**DOCUMENT SEGMENT:**
========
Backup & Disaster Recovery
A Kubernetes cluster has two things to protect: the control plane state (etcd — all API objects, Secrets, ConfigMaps, RBAC, CRDs) and the workload state (persistent volume data, application-level databases). Losing either without a recovery plan means starting from scratch. Most teams don't discover their DR plan is broken until they need it.
What to Back Up
etcd Snapshots
For self-managed clusters, etcd snapshots are the control plane backup. On managed clusters (EKS, GKE, AKS), the provider backs up etcd automatically — but recovery is often "restore the whole cluster", not "restore a specific object".
# Take a snapshot (run on a control-plane node)
========
**DATA:**
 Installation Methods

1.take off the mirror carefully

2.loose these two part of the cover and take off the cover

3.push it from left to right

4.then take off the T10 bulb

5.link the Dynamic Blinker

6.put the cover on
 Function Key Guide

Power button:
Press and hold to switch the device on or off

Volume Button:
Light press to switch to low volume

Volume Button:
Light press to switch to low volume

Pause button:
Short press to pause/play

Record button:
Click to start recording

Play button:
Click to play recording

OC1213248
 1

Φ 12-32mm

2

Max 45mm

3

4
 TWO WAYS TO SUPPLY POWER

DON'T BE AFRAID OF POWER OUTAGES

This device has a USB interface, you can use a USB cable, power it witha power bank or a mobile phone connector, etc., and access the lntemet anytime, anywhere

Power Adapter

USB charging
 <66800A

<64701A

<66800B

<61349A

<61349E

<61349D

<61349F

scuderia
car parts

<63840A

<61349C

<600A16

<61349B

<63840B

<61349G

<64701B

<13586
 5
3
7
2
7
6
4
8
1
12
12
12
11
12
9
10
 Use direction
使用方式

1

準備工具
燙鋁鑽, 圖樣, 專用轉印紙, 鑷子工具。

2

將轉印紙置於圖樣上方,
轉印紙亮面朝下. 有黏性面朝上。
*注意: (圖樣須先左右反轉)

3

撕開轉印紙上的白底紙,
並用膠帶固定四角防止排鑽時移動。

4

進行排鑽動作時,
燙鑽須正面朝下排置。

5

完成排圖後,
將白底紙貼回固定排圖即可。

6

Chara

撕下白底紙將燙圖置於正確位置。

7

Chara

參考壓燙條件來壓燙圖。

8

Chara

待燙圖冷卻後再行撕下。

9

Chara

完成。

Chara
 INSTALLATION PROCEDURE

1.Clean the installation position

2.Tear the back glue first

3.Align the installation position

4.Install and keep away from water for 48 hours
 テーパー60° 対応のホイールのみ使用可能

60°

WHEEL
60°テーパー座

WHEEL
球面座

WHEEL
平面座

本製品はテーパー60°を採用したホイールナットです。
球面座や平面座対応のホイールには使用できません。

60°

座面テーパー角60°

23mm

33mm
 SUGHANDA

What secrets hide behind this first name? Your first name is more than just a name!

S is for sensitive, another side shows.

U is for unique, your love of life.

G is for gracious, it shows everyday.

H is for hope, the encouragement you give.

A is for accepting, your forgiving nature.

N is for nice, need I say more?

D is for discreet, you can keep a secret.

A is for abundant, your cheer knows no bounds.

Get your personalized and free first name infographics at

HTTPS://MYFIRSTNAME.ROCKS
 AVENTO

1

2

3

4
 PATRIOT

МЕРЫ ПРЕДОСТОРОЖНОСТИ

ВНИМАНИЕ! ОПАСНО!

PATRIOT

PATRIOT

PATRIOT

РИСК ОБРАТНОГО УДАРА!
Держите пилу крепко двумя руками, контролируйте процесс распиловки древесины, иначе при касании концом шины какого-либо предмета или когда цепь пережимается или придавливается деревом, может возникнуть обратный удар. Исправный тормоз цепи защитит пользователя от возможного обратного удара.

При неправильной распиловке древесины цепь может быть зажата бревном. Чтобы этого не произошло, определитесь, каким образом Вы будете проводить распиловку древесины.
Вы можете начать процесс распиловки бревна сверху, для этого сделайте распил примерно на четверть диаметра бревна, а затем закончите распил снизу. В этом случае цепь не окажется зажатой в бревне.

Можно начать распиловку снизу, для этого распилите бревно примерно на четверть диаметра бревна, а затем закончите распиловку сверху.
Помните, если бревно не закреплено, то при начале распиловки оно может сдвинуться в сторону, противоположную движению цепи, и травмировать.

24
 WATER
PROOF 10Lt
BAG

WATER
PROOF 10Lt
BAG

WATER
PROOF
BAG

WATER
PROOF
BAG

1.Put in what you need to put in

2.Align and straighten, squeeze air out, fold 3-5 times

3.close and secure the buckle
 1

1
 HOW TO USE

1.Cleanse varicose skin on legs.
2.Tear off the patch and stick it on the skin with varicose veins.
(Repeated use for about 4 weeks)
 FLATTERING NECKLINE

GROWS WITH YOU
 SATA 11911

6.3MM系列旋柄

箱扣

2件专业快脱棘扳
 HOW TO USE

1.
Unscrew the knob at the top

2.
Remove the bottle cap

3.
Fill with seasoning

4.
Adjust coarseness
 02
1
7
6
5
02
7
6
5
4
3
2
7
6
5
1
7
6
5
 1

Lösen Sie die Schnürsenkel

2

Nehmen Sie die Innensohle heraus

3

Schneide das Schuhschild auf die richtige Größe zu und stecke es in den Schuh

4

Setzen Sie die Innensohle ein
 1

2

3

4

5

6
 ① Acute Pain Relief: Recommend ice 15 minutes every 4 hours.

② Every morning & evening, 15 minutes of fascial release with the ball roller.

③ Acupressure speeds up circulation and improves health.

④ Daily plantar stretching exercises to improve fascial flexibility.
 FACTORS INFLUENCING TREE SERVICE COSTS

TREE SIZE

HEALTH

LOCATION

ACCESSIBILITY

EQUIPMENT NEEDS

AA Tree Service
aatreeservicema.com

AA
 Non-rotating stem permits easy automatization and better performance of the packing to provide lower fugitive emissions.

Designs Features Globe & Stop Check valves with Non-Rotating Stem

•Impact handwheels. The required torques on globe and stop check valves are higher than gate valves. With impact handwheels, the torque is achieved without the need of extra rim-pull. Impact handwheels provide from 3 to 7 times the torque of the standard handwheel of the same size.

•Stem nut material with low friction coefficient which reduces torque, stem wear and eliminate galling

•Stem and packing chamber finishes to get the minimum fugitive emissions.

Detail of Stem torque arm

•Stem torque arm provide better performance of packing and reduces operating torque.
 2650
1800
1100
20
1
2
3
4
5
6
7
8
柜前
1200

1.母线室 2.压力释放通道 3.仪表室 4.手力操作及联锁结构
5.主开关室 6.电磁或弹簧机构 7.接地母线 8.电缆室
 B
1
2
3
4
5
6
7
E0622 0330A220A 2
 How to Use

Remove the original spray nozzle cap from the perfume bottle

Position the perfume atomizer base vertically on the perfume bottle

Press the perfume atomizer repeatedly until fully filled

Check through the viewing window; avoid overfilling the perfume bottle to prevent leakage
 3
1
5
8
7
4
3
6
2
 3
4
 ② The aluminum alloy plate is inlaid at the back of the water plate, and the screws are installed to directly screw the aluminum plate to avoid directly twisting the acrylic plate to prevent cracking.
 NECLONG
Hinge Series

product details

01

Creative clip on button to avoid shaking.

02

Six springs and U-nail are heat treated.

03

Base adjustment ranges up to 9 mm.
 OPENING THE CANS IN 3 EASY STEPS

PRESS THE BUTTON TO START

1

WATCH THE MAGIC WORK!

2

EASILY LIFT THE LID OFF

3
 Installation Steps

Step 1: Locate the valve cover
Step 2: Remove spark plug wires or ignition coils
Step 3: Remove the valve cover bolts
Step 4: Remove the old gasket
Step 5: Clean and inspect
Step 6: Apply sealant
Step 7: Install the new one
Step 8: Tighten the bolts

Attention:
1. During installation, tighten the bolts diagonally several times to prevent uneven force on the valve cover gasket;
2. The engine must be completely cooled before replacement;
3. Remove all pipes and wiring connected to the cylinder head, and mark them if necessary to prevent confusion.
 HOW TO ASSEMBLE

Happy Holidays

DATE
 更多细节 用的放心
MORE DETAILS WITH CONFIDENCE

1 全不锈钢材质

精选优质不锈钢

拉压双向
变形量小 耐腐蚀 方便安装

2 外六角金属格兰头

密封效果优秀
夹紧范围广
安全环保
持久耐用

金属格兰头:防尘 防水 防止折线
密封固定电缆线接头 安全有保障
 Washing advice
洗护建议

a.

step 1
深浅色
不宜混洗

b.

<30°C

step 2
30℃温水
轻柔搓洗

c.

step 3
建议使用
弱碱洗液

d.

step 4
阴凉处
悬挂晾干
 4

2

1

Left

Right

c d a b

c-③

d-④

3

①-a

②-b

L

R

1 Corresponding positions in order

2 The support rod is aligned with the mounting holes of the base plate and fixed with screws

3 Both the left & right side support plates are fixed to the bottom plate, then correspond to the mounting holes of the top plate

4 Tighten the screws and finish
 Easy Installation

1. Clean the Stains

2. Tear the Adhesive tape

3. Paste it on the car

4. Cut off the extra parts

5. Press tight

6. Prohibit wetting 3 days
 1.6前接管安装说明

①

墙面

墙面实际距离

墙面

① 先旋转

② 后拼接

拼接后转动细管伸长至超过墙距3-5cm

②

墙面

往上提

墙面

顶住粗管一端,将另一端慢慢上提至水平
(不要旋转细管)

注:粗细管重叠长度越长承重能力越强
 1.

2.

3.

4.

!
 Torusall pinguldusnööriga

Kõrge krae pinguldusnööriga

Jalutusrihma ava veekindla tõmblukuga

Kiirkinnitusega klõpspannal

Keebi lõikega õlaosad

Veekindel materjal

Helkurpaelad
========
**TASKS TO CARRY OUT:**
1. Decide whether each statement below agrees with the Kubernetes backup text, answering yes or no and quoting the words from the text that settle it: (a) On managed clusters, recovery usually lets you restore one specific object. (b) Workload state includes persistent volume data. (c) The etcd snapshot command is meant to be run on a worker node.
2. Pick up the text on Kubernetes backup and disaster recovery after its last line and keep writing it.
The material is separate from the Kubernetes backup text.

**ANSWERS BY TASK:**
1.
(a) No: ‘recovery is often "restore the whole cluster", not "restore a specific object"’
(b) Yes: "the workload state (persistent volume data, application-level databases)"
(c) No: "# Take a snapshot (run on a control-plane node)"

2.
ETCDCTL_API=3 etcdctl snapshot save /backup/etcd-$(date +%Y%m%d-%H%M%S).db \
--endpoints=https://127.0.0.1:2379 \
--cacert=/etc/kubernetes/pki/etcd/ca.crt \
--cert=/etc/kubernetes/pki/etcd/healthcheck-client.crt \
--key=/etc/kubernetes/pki/etcd/healthcheck-client.key
# Verify the snapshot
ETCDCTL_API=3 etcdctl snapshot status /backup/etcd-20240115-1000.db \
--write-out=table
# Output:
# HASH REVISION TOTAL KEYS TOTAL SIZE
# abc12345 87432 1203 4.2 MB
# Stop kube-apiserver (move its static pod manifest out)
mv /etc/kubernetes/manifests/kube-apiserver.yaml /tmp/
# Restore the snapshot to a new data directory
ETCDCTL_API=3 etcdctl snapshot restore /backup/etcd-20240115-1000.db \
--data-dir=/var/lib/etcd-restore \
--name=master-1 \
--initial-cluster=master-1=https://192.168.1.10:2380 \
--initial-advertise-peer-urls=https://192.168.1.10:2380
# Update etcd static pod to use the restored data dir
# Edit /etc/kubernetes/manifests/etcd.yaml:
# --data-dir=/var/lib/etcd-restore
# Move kube-apiserver manifest back
mv /tmp/kube-apiserver.yaml /etc/kubernetes/manifests/
Restoring an etcd snapshot rolls back ALL cluster state to the snapshot point — including Deployments, Secrets, RBAC, and CRDs. Any changes made after the snapshot are lost. Always test restore in a non-production cluster before you need it in production.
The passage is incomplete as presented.